** Job item **
Copy out word for word the lines starting with the line that contains "Parkway Burst Tee" and continuing through the line that contains "Hotel Big Bang Рим Екстер'єр фото", leaving the pictures out of your answer.

** Materials provided **
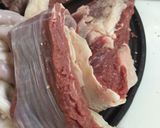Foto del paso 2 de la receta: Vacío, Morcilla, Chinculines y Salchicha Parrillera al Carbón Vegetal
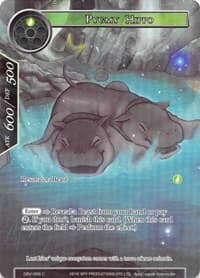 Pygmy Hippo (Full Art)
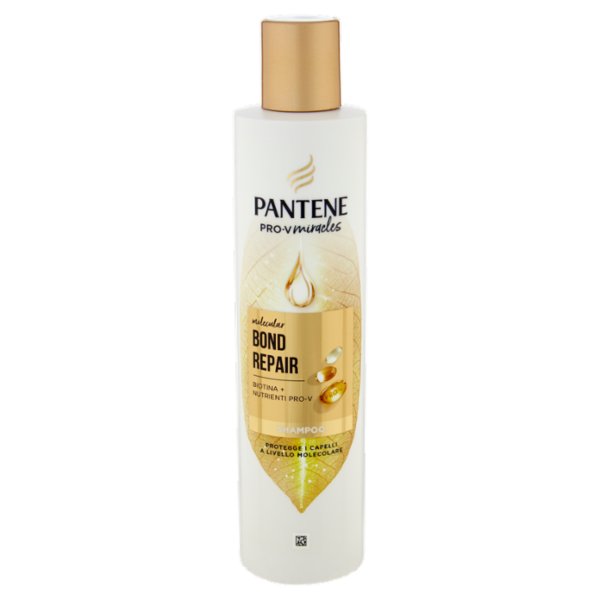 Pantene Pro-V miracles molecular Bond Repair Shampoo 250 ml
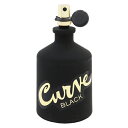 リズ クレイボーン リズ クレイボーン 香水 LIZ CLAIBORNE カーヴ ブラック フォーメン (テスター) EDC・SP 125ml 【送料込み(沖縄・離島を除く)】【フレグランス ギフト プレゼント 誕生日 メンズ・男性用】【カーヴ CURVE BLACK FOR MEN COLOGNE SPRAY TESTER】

==

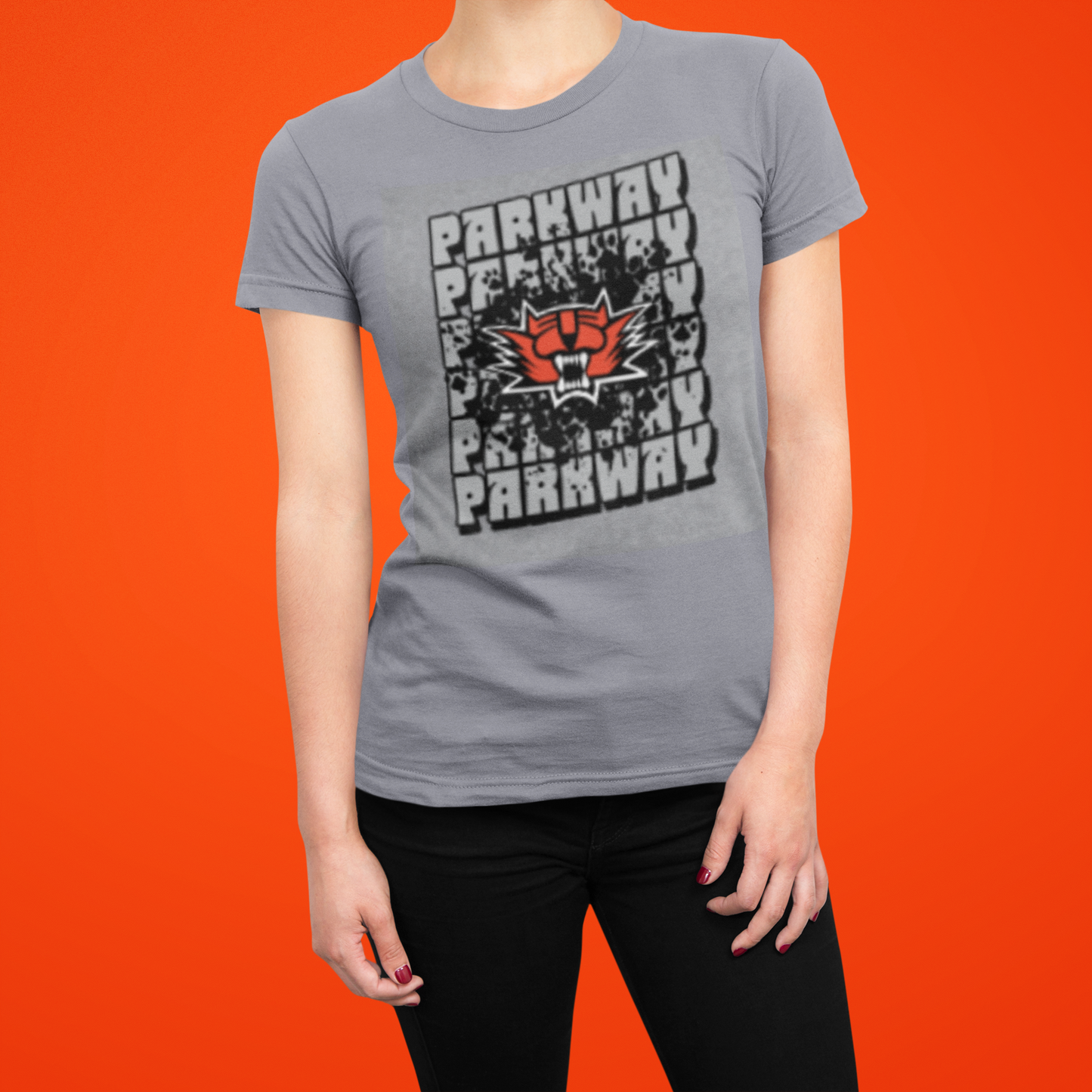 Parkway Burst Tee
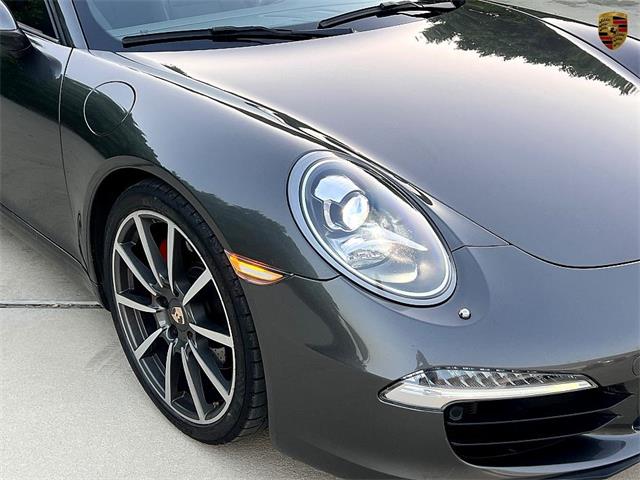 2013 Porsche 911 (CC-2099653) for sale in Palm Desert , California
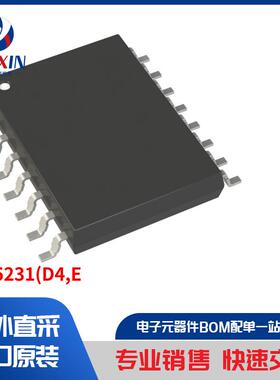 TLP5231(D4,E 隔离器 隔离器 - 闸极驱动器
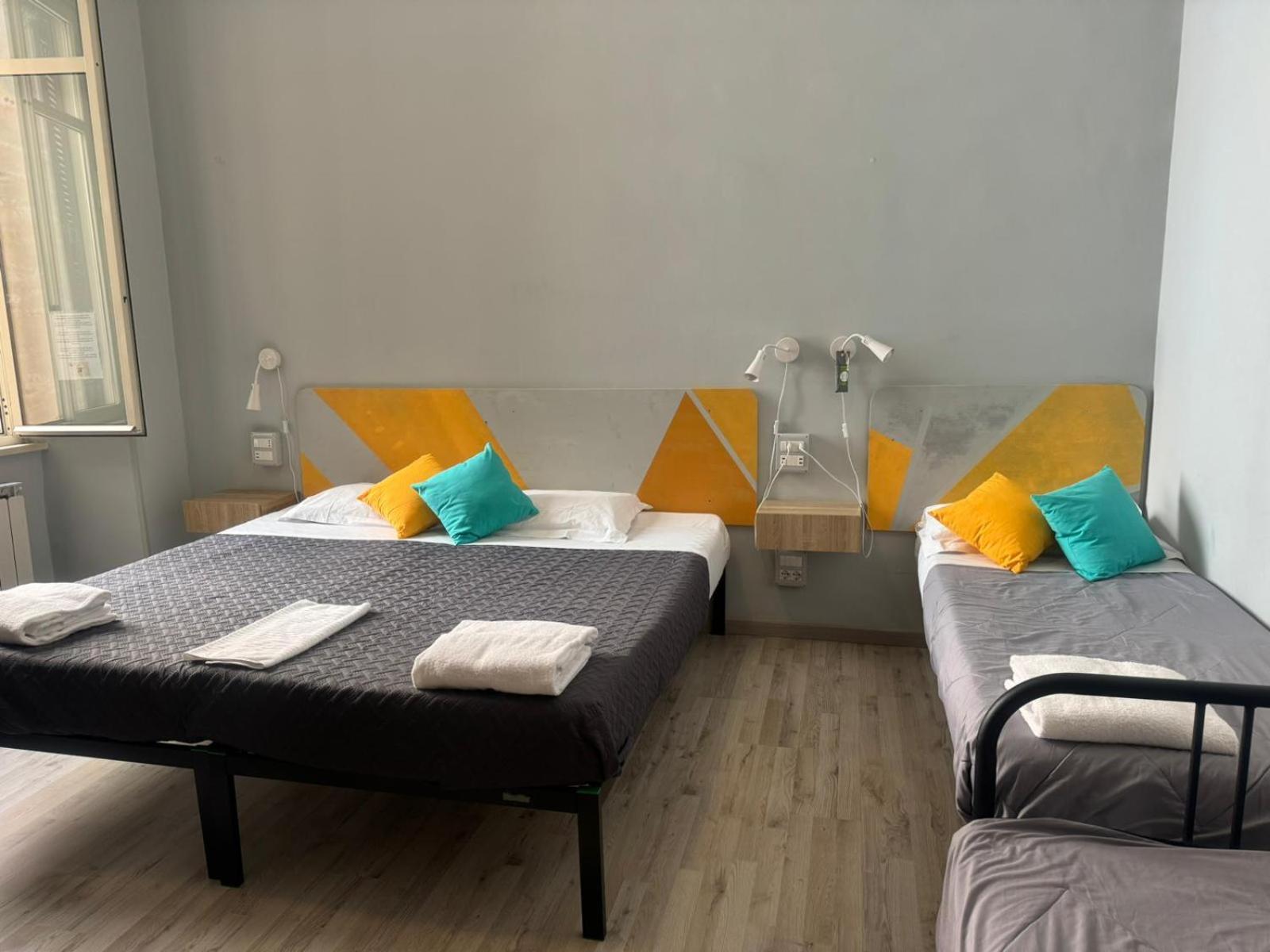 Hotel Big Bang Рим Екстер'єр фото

---

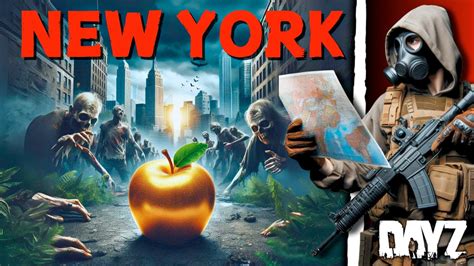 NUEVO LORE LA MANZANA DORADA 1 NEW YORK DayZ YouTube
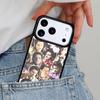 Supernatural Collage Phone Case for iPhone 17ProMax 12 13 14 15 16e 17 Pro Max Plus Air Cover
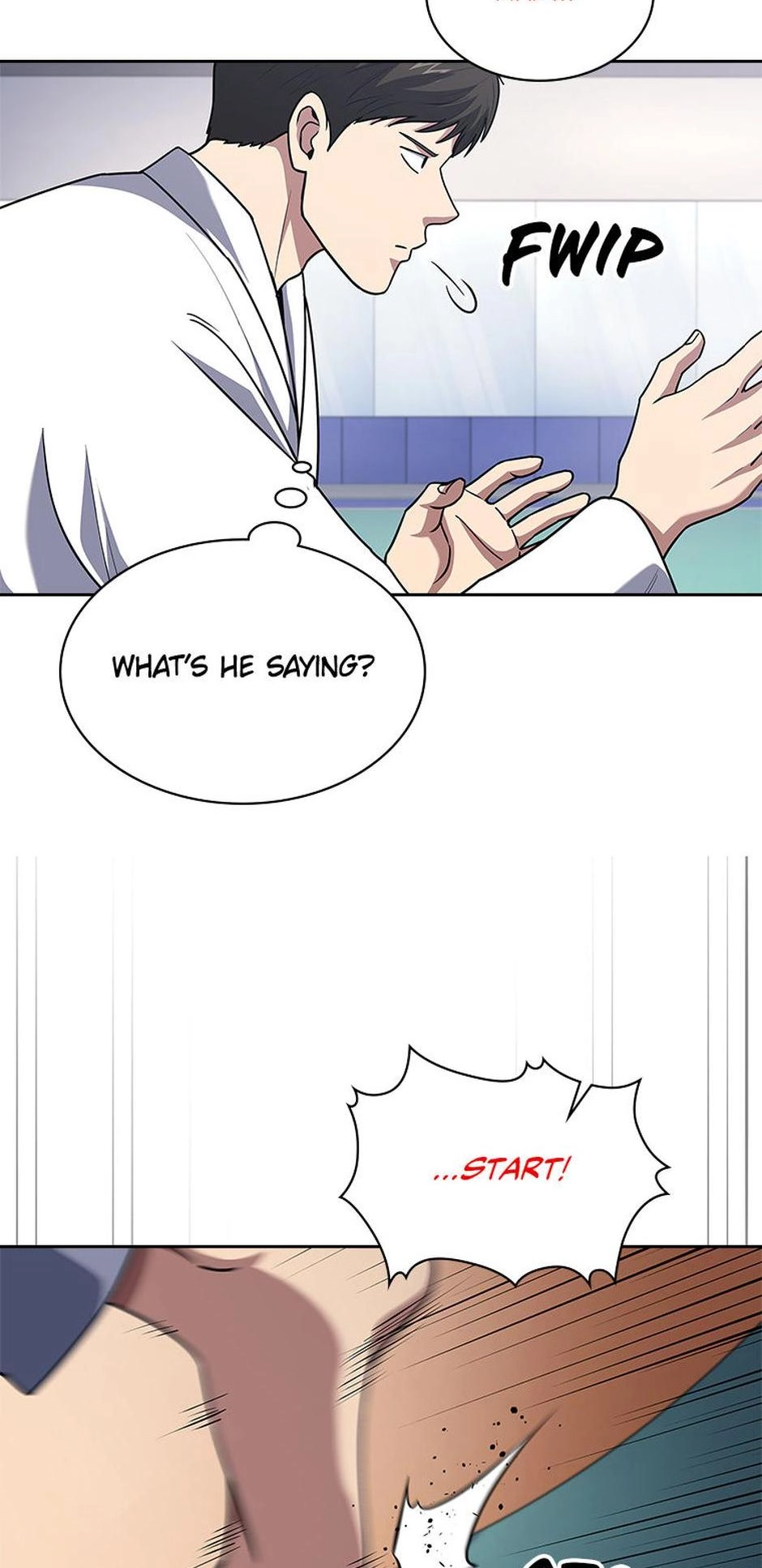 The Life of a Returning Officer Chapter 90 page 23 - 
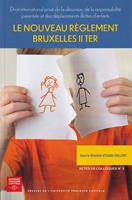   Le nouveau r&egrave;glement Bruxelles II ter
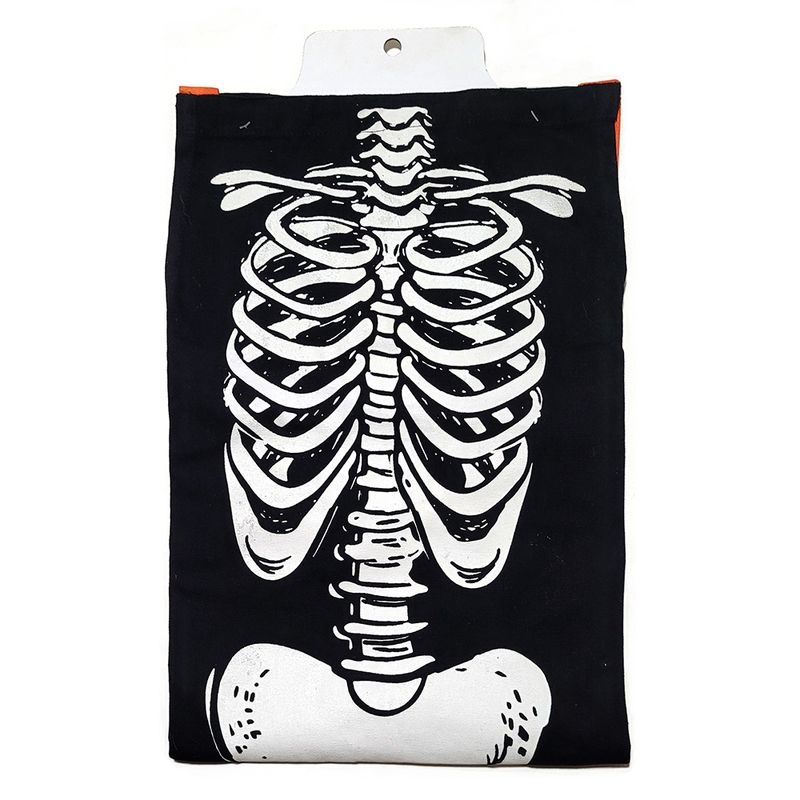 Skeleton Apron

** Answer to this task **
 Parkway Burst Tee
 2013 Porsche 911 (CC-2099653) for sale in Palm Desert , California
 TLP5231(D4,E 隔离器 隔离器 - 闸极驱动器
 Hotel Big Bang Рим Екстер'єр фото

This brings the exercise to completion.